_PASSAGE SHOWN_
== == ==
So I paid $2.55 this morning to fill up my truck. It cost $70. When I bought it three years ago it cost $40 to fill it. Earlier this summer it cost almost $90 when prices were hovering around $4.00 (for no good reason.) Anyone else notice that in the last month or so as gas prices slipped back a little that the economy started picking up? There's a link. We're finally at that tipping point where gas prices are affecting everyone's bottom lines. Frankly, I'm surprised that it took this long. And also, frankly, I'm embarrased that when prices dip down to freaking $3.45 a gallon that everyone rushes out and fills up because we've been conditioned to think that we're getting a good deal. Why is the American public acting like such a bunch of mind-numbed lemmings? We're told that there are more pressing issues. Crime... Iraq... The upcoming election... What's hot at the box office... What's Britney Spears doing today... So we accept high gas prices as inevitable and continue with our lives unchanged. We put up with - and accept - this stuff.

I don't fault the oil companies for making a profit. That's what they're in business for. And I hope to God that Obama isn't elected because his rhetoric about "windfall profit taxes" scares the heck out of me. Have we come so close to a Communist state that the government can talk about seizing private corporate profits ... and the public ACCEPTS it???? My friends, that's only one step away from the government stepping in and saying that you made too much last year and that your "excess profits" will be confiscated - in the form of taxes - to be redistributed to the less wealthy. That's the point where the government is deciding what its citizens are worth and what they earn. And that sounds a lot like the USSR, pal.

Of course, I come with a solution. It has four parts. First and foremost is for the government to allow more drilling by not tying the hands of the oil companies. Technology has made drilling much cleaner than in the past, which is the primary argument that environmentalists use when arguing against new drilling.

We also need more refining capacity. The US is still refining at the same capacity that it was in 1976, when the last oil refinery was completed. The population has increased 71% since then.
== == ==
_STUDY MATERIAL_
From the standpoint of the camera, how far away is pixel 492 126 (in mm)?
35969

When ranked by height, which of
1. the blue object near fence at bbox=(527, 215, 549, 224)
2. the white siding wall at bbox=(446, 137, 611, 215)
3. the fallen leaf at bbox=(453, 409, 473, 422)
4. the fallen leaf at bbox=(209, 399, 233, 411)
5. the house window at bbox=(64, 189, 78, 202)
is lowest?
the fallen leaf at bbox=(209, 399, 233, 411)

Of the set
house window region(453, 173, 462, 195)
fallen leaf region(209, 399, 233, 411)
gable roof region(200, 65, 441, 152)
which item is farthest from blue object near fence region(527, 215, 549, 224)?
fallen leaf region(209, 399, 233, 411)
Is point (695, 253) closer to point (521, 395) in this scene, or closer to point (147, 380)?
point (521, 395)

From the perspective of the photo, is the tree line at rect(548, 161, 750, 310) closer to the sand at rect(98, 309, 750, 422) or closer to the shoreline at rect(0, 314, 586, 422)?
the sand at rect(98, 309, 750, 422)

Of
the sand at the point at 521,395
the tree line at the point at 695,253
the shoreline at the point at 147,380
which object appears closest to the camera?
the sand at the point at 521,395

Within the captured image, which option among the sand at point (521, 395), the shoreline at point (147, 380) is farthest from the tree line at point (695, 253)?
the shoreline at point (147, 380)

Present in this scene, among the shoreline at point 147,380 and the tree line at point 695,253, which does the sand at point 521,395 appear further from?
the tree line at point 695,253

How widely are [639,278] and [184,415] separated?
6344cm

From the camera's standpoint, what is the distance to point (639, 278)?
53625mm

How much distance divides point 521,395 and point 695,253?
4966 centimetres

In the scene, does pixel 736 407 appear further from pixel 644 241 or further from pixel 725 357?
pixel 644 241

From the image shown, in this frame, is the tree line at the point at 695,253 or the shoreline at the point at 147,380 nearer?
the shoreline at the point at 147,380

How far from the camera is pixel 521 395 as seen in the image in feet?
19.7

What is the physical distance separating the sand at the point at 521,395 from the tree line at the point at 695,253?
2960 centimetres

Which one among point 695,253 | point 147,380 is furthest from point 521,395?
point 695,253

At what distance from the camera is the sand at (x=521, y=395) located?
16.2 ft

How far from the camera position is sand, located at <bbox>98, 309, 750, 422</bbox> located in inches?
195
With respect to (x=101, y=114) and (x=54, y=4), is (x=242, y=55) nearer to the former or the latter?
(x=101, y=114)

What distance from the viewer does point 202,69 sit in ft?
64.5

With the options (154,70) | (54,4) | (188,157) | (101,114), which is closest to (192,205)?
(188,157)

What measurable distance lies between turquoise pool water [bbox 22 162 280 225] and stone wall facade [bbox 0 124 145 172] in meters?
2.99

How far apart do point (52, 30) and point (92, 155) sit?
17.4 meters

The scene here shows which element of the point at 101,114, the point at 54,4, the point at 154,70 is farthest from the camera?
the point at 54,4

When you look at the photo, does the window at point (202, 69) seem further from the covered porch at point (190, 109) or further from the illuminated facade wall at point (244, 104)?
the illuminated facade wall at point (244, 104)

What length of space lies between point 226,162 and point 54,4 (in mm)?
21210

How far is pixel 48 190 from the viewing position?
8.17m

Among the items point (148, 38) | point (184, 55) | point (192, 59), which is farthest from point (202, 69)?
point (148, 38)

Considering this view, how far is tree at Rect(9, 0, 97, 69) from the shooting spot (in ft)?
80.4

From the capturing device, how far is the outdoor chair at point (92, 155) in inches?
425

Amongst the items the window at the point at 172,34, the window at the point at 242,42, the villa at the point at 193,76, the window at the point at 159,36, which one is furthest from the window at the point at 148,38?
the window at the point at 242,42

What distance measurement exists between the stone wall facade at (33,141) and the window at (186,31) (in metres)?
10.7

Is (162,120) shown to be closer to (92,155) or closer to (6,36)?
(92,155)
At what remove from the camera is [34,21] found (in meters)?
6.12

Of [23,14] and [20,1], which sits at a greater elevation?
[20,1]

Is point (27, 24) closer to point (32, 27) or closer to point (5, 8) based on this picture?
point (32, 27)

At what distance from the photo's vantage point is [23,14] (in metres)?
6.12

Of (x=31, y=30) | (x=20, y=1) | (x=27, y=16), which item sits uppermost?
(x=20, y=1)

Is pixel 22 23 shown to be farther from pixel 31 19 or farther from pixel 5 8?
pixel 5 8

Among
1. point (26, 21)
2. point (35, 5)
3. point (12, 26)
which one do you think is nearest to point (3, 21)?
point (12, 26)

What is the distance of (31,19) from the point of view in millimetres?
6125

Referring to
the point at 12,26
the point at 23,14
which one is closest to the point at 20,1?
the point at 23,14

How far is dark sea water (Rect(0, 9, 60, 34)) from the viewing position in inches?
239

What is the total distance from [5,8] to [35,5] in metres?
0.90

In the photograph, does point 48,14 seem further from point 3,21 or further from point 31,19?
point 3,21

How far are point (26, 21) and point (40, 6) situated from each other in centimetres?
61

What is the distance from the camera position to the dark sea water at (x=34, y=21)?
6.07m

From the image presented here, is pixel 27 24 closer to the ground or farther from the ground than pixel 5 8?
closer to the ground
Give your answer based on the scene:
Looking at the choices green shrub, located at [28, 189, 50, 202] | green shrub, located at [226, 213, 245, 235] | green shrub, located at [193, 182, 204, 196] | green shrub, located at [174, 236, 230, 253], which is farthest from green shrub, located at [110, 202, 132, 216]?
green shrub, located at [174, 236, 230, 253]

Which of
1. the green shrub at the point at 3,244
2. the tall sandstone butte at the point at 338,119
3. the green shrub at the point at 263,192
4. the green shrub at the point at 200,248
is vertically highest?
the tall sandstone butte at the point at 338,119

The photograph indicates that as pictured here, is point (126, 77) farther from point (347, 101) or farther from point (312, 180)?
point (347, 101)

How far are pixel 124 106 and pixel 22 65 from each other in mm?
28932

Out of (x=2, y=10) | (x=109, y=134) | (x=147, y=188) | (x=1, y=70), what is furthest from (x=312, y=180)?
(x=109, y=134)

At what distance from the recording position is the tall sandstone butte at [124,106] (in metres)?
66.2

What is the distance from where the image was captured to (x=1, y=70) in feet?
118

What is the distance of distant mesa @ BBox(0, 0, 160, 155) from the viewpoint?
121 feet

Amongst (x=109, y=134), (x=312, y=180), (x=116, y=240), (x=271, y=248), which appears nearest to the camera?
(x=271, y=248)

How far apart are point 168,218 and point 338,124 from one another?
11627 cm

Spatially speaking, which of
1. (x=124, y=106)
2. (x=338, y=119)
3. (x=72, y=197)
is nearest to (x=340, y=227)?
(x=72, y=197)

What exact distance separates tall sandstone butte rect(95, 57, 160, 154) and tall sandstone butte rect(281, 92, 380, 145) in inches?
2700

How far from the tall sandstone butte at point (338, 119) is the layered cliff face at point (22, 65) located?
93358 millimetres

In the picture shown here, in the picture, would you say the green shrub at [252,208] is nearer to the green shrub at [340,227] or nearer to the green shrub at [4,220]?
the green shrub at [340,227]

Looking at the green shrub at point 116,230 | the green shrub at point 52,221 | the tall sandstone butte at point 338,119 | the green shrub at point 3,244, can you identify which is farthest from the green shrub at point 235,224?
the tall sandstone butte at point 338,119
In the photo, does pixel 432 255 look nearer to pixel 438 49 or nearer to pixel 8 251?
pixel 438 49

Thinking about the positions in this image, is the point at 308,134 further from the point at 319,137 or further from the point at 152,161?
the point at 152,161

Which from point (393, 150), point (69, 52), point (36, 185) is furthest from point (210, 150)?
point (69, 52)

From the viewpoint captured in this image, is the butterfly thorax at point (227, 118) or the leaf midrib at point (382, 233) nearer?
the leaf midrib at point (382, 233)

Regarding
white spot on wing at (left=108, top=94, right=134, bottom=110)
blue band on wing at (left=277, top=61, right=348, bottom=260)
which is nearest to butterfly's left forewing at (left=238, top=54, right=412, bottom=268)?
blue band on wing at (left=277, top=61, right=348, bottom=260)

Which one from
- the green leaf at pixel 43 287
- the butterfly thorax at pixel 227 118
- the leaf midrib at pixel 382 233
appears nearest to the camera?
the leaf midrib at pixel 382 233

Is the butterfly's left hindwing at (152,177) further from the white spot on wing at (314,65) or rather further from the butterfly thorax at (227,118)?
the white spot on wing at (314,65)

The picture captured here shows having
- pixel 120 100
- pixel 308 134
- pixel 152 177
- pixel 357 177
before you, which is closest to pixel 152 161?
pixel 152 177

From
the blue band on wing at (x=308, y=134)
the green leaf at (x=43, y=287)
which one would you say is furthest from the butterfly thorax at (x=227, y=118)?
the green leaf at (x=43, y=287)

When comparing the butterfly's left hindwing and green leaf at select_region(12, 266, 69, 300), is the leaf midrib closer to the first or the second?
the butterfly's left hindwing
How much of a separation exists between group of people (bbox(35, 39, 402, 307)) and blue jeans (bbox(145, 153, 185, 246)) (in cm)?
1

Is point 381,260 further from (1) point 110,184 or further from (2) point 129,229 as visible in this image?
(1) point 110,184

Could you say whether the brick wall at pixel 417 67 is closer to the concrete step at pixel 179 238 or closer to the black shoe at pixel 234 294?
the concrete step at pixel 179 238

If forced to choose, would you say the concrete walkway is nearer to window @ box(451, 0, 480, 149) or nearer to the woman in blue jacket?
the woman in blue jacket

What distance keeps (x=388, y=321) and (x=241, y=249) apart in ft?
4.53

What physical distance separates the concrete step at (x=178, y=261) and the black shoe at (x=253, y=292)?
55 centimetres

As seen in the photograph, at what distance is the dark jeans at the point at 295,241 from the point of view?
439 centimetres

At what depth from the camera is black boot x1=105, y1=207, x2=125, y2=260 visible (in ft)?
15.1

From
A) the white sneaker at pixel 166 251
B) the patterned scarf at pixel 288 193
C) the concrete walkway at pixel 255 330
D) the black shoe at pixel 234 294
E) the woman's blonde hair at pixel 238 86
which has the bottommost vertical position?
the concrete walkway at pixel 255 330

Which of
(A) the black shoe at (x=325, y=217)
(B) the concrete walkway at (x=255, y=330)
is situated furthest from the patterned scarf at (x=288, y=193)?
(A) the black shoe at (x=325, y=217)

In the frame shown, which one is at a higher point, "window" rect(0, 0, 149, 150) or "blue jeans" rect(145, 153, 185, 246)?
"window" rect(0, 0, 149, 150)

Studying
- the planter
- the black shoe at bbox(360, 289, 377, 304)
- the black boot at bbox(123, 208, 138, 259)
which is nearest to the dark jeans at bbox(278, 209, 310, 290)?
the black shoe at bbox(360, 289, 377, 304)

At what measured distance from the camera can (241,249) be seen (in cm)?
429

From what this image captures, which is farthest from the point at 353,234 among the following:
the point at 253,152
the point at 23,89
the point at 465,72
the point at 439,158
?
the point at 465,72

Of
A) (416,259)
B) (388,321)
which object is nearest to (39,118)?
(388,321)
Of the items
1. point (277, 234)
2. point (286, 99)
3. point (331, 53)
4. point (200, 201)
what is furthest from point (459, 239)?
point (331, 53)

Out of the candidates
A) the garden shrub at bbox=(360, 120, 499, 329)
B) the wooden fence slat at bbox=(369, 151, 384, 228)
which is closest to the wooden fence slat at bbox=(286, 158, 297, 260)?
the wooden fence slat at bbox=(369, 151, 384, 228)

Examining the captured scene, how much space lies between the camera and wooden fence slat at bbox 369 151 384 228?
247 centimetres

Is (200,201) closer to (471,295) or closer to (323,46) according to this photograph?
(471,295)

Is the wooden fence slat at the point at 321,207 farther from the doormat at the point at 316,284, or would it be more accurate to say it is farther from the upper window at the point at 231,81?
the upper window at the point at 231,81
== == ==
_TASK BRIEF_
Write the next part of the gas-price post at the top of the page, picking up right after its final sentence, "The population has increased 71% since then."

_RESULT OF THE EXERCISE_
Third, stop the use of ethanol. It's sucking much-needed corn out of circulation in a year when droughts and floods have destroyed crops across the United States. That grain goes to feed livestock and to make things like corn syrup, which is in almost everything these days. The fact that so much corn is suddenly being used for fuel is a huge reason why grocery prices have risen so dramatically over the past year. It's also an inefficient fuel. It takes 26.1 lbs of corn to make a single gallon of ethanol. That's almost exactly the amount of corn a single person eats in a year. And there's still conflicting opinions on whether ethanol is even good for your car at all.

Fourth, continue to develop new and alternative energy sources. Anyone who says that wind power or solar power alone can give us all the power we need is living a pipe dream. From what I've read, nuclear energy is still the cleanest and most efficient fuel there is in any sizeable (read: usable to power large sections of the country) form. Develop new technologies that can be used twenty or thirty years down the road while we wean ourselves off of oil. It's a little scary that I actually agree with Paris Hilton's energy policy. But as I see it, the best approach is a two-pronged approach, not the either-or choices that McCain and Obama seem to hold.

For another great energy plan, read Congressman Michael McCaul's energy plan. I hope he runs for president in a few years.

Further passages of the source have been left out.